SHORT PROBLEM: Rewrite all of the records below as a numbered list, one line per item, leaving out any blank lines.

Start DATA EXTRACT

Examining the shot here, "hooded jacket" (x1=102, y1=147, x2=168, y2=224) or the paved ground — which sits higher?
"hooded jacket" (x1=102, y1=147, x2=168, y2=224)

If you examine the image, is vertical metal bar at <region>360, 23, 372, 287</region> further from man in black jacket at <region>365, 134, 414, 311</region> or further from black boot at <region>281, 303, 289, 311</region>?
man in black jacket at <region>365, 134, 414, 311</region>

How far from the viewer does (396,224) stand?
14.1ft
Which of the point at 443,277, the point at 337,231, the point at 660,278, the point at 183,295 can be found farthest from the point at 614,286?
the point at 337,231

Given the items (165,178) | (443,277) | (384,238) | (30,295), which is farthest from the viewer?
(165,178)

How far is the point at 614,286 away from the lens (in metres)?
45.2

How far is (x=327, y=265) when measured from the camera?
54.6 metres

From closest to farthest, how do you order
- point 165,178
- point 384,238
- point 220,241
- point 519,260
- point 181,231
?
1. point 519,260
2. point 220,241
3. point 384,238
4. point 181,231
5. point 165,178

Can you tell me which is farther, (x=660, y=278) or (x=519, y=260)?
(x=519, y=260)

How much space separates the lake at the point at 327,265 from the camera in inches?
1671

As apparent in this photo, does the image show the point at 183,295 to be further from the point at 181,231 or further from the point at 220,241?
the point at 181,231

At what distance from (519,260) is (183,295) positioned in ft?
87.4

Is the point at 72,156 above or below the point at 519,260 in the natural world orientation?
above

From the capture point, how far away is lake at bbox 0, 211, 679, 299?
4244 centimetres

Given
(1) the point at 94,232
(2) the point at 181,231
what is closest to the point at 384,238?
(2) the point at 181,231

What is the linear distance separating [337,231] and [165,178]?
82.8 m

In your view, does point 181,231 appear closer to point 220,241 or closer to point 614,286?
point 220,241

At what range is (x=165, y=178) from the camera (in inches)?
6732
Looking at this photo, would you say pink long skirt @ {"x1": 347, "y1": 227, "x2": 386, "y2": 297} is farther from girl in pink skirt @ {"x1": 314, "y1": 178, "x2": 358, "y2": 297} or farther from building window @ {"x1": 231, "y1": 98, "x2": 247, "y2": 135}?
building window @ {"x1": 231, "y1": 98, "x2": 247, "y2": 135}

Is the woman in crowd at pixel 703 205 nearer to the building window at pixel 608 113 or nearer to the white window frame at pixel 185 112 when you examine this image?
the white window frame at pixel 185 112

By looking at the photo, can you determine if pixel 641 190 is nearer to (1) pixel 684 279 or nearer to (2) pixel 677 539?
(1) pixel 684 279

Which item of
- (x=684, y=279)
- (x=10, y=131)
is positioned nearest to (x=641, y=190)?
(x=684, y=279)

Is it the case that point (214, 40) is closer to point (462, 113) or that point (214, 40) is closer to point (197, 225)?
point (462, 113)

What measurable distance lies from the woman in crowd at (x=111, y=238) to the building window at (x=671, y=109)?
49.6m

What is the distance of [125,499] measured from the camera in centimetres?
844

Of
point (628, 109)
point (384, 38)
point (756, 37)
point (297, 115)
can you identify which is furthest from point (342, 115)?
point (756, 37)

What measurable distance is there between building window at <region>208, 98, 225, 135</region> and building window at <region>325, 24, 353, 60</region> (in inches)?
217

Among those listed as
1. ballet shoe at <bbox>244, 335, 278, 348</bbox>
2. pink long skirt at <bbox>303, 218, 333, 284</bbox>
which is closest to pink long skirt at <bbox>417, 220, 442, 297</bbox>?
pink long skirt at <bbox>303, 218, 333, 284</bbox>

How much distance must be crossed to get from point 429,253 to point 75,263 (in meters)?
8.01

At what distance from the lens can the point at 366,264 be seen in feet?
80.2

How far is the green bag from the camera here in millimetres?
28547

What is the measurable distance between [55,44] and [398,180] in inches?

End DATA EXTRACT

SOLUTION FOR THIS EXERCISE:
1. Examining the shot here, "hooded jacket" (x1=102, y1=147, x2=168, y2=224) or the paved ground — which sits higher?
2. "hooded jacket" (x1=102, y1=147, x2=168, y2=224)
3. If you examine the image, is vertical metal bar at <region>360, 23, 372, 287</region> further from man in black jacket at <region>365, 134, 414, 311</region> or further from black boot at <region>281, 303, 289, 311</region>?
4. man in black jacket at <region>365, 134, 414, 311</region>
5. How far from the viewer does (396,224) stand?
6. 14.1ft
7. Which of the point at 443,277, the point at 337,231, the point at 660,278, the point at 183,295 can be found farthest from the point at 614,286?
8. the point at 337,231
9. Given the items (165,178) | (443,277) | (384,238) | (30,295), which is farthest from the viewer?
10. (165,178)
11. How far is the point at 614,286 away from the lens (in metres)?
12. 45.2
13. How far is (x=327, y=265) when measured from the camera?
14. 54.6 metres
15. From closest to farthest, how do you order
16. - point 165,178
17. - point 384,238
18. - point 220,241
19. - point 519,260
20. - point 181,231
21. ?
22. 1. point 519,260
23. 2. point 220,241
24. 3. point 384,238
25. 4. point 181,231
26. 5. point 165,178
27. Can you tell me which is farther, (x=660, y=278) or (x=519, y=260)?
28. (x=519, y=260)
29. How much space separates the lake at the point at 327,265 from the camera in inches?
30. 1671
31. As apparent in this photo, does the image show the point at 183,295 to be further from the point at 181,231 or further from the point at 220,241?
32. the point at 181,231
33. At what distance from (519,260) is (183,295) positioned in ft?
34. 87.4
35. Is the point at 72,156 above or below the point at 519,260 in the natural world orientation?
36. above
37. From the capture point, how far away is lake at bbox 0, 211, 679, 299?
38. 4244 centimetres
39. Given
40. (1) the point at 94,232
41. (2) the point at 181,231
42. what is closest to the point at 384,238?
43. (2) the point at 181,231
44. What is the linear distance separating [337,231] and [165,178]?
45. 82.8 m
46. In your view, does point 181,231 appear closer to point 220,241 or closer to point 614,286?
47. point 220,241
48. At what range is (x=165, y=178) from the camera (in inches)?
49. 6732
50. Looking at this photo, would you say pink long skirt @ {"x1": 347, "y1": 227, "x2": 386, "y2": 297} is farther from girl in pink skirt @ {"x1": 314, "y1": 178, "x2": 358, "y2": 297} or farther from building window @ {"x1": 231, "y1": 98, "x2": 247, "y2": 135}?
51. building window @ {"x1": 231, "y1": 98, "x2": 247, "y2": 135}
52. Is the woman in crowd at pixel 703 205 nearer to the building window at pixel 608 113 or nearer to the white window frame at pixel 185 112 when you examine this image?
53. the white window frame at pixel 185 112
54. By looking at the photo, can you determine if pixel 641 190 is nearer to (1) pixel 684 279 or nearer to (2) pixel 677 539?
55. (1) pixel 684 279
56. Which item of
57. - (x=684, y=279)
58. - (x=10, y=131)
59. is positioned nearest to (x=641, y=190)?
60. (x=684, y=279)
61. Is it the case that point (214, 40) is closer to point (462, 113) or that point (214, 40) is closer to point (197, 225)?
62. point (462, 113)
63. What measurable distance lies from the woman in crowd at (x=111, y=238) to the building window at (x=671, y=109)?
64. 49.6m
65. What is the distance of [125,499] measured from the camera in centimetres?
66. 844
67. Of
68. point (628, 109)
69. point (384, 38)
70. point (756, 37)
71. point (297, 115)
72. can you identify which is furthest from point (342, 115)?
73. point (756, 37)
74. What measurable distance is there between building window at <region>208, 98, 225, 135</region> and building window at <region>325, 24, 353, 60</region> (in inches)?
75. 217
76. Among those listed as
77. 1. ballet shoe at <bbox>244, 335, 278, 348</bbox>
78. 2. pink long skirt at <bbox>303, 218, 333, 284</bbox>
79. which is closest to pink long skirt at <bbox>417, 220, 442, 297</bbox>?
80. pink long skirt at <bbox>303, 218, 333, 284</bbox>
81. How much distance must be crossed to get from point 429,253 to point 75,263 (in meters)?
82. 8.01
83. At what distance from the lens can the point at 366,264 be seen in feet?
84. 80.2
85. How far is the green bag from the camera here in millimetres?
86. 28547
87. What is the measurable distance between [55,44] and [398,180] in inches?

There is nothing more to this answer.